BN’s attacks on Sarawak Report backfired, says editor


The Malaysian Insight

BARISAN Nasional’s attacks on whistleblower website Sarawak Report over its 1Malaysia Development Berhad exposés were ultimately counterproductive and caused the coalition’s defeat, said its editor, Clare Rewcastle-Brown.

The British journalist, who is in Malaysia for a visit, said the attacks only served to raise awareness about the articles and the corruption claims against former prime minister Najib Razak.

“A lot of the attacks on me were designed to intimidate people from talking to me. That was quite successful.

“But, in the process, they heightened the profile of what I was campaigning about and showed what kind of government they were and what they were capable of.

“They annoyed a lot of people because it was disruptive and unnecessary behaviour and people felt they were denied the information which they would make their judgment on,” Rewcastle-Brown said in an interview.

“The proof was in the pudding and they ended (up) with a crushing defeat. The way they treated me and others showed that it was counterproductive.”

Rewcastle-Brown had been accused by former inspector-general of police Khalid Abu Bakar of tarnishing Malaysia’s reputation with her reports on the 1MDB scandal.

Khalid, who was slapped with a travel ban last week after the new Pakatan Harapan government reopened investigations into 1MDB, placed her under the Aseanapol wanted list and said the police would be applying for an order under Interpol, too.

The Sarawak Report website was also blocked by the Malaysian Communications and Multimedia Commission. The block has been lifted under the new government.

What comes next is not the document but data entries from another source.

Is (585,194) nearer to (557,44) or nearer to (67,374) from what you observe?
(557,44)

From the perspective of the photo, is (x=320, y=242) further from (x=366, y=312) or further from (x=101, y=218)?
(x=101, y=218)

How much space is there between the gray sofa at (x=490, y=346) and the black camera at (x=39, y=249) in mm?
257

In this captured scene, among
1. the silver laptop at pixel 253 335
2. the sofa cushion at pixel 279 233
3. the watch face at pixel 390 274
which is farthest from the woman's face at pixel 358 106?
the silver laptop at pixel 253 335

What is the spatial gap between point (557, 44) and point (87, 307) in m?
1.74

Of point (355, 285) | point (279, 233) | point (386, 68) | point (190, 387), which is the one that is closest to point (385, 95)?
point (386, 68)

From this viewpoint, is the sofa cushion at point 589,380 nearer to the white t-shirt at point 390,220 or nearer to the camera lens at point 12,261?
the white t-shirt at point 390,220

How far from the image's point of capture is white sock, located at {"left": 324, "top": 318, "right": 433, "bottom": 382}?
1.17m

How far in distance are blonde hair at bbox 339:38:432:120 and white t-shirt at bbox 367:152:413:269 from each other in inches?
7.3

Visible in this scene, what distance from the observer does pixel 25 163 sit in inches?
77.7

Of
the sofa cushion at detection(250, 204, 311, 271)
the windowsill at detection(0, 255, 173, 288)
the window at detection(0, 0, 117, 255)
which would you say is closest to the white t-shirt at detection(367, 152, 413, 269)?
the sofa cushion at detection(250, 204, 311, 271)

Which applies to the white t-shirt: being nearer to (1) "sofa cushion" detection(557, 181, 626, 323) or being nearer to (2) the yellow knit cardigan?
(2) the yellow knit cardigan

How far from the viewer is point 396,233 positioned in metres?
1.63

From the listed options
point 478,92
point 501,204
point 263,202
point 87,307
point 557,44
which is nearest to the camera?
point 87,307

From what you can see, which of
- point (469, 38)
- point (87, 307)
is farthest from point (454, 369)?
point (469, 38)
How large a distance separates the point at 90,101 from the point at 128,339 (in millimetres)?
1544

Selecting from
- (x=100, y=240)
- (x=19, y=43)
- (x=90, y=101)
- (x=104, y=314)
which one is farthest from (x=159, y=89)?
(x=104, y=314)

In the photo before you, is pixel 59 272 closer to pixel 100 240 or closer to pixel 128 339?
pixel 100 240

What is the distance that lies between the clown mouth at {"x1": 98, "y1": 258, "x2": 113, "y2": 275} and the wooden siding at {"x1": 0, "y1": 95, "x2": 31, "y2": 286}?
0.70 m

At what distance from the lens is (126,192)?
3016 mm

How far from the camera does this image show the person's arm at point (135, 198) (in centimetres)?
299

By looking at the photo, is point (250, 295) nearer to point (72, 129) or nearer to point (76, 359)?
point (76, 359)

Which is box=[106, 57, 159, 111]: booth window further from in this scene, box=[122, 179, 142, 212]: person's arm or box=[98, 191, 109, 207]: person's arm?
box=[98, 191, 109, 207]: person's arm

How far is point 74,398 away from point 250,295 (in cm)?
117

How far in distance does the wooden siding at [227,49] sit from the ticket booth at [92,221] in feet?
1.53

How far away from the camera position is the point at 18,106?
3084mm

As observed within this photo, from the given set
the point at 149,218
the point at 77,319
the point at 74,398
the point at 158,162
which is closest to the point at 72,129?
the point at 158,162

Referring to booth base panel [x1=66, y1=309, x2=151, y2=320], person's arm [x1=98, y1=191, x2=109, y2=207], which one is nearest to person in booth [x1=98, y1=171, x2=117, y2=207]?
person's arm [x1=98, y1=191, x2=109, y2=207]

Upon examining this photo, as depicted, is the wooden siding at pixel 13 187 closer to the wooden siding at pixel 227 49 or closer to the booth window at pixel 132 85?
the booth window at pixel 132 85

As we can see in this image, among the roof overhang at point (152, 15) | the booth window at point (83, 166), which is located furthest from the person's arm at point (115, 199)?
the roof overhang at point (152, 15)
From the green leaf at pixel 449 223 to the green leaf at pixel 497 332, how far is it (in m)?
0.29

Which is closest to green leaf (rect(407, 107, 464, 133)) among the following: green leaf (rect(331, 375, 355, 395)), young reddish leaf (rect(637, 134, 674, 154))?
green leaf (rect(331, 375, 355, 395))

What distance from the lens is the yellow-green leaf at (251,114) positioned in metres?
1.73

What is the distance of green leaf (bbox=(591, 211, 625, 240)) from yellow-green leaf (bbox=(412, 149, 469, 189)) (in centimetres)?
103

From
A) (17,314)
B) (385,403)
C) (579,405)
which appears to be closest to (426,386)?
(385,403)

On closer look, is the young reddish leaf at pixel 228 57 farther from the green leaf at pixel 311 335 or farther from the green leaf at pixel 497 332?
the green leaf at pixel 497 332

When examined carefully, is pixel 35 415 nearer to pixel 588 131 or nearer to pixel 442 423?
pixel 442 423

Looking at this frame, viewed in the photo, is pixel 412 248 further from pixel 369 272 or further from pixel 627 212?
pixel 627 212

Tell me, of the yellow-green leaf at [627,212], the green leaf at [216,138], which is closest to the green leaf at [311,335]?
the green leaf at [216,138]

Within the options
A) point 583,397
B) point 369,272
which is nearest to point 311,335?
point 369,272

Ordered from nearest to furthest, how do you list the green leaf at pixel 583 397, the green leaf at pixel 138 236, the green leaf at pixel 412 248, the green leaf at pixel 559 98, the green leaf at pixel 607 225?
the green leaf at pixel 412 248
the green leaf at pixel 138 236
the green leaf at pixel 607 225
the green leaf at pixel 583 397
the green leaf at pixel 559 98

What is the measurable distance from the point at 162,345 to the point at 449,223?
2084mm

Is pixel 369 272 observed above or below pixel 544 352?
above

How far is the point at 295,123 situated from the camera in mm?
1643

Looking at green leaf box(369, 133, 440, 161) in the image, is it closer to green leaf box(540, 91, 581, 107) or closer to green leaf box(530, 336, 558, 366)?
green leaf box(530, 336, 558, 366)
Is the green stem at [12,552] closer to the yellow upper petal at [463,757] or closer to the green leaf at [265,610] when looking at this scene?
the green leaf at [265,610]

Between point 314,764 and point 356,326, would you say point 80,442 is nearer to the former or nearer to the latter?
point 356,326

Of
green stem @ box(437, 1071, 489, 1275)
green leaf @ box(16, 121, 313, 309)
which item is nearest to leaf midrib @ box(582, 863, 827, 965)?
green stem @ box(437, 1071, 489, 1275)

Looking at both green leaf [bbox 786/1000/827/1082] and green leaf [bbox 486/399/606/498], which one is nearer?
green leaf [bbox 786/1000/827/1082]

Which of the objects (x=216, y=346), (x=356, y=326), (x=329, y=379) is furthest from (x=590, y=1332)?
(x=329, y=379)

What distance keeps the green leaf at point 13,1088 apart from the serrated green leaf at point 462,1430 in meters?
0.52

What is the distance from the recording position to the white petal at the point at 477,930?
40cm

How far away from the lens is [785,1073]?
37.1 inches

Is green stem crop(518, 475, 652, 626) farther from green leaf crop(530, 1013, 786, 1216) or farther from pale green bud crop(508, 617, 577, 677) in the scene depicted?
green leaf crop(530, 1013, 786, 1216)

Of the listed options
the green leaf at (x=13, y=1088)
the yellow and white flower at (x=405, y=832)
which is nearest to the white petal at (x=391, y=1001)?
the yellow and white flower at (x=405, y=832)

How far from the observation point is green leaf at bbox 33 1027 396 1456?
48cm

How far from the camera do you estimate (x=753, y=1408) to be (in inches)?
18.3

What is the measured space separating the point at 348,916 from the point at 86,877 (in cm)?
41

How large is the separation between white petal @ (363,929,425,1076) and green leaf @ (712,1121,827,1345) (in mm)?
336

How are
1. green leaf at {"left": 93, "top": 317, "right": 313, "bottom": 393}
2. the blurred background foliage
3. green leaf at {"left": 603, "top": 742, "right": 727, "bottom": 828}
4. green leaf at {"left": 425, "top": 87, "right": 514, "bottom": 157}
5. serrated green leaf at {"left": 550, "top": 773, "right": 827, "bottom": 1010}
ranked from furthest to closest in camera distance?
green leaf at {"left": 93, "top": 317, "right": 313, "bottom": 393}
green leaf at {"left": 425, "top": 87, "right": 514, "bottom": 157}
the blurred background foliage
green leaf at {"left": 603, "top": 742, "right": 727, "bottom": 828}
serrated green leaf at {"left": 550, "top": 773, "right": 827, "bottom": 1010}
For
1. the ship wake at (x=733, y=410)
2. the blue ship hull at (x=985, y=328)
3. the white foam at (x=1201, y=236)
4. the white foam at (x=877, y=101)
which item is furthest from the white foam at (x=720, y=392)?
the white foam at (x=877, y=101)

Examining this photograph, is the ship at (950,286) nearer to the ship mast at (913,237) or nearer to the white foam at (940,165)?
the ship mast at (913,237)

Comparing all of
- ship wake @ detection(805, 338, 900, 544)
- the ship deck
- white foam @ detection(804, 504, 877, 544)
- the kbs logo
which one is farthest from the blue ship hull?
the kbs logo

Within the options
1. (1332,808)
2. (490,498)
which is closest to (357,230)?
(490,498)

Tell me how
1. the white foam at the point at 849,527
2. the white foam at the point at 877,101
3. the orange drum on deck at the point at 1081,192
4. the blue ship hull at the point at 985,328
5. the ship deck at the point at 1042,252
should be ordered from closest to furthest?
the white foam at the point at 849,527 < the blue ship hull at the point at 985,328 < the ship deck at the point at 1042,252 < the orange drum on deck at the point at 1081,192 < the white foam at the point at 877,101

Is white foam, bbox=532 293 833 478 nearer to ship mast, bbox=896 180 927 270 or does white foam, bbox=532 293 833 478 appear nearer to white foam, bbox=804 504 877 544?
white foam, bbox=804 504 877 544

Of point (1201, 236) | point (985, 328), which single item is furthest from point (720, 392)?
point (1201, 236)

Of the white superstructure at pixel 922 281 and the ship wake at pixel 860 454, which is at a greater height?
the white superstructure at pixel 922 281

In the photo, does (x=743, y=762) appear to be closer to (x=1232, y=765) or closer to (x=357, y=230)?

Besides exposing the 1MDB scandal with a trail of internal emails between the state investment firm and several individuals, the whistleblower site also alleged that Najib had paid lawyer Shafee Abdullah RM9.5 million.

Shafee was the lead prosecutor appointed by the Malaysian government to act in the second sodomy trial of opposition leader Anwar Ibrahim.

Sarawak Report, in an article on May 31, said the money came from the bank account “that had been identified as having been funded by money stolen by the prime minister from the 1MDB subsidiary SRC, which had borrowed some RM4 billion from the civil service pension fund KWAP (Retirement Fund Inc)”.

Sarawak Report also alleged that top PAS leaders had received RM90 million from Umno, for which Rewcastle-Brown is being sued by party president Abdul Hadi Awang. – May 21, 2018.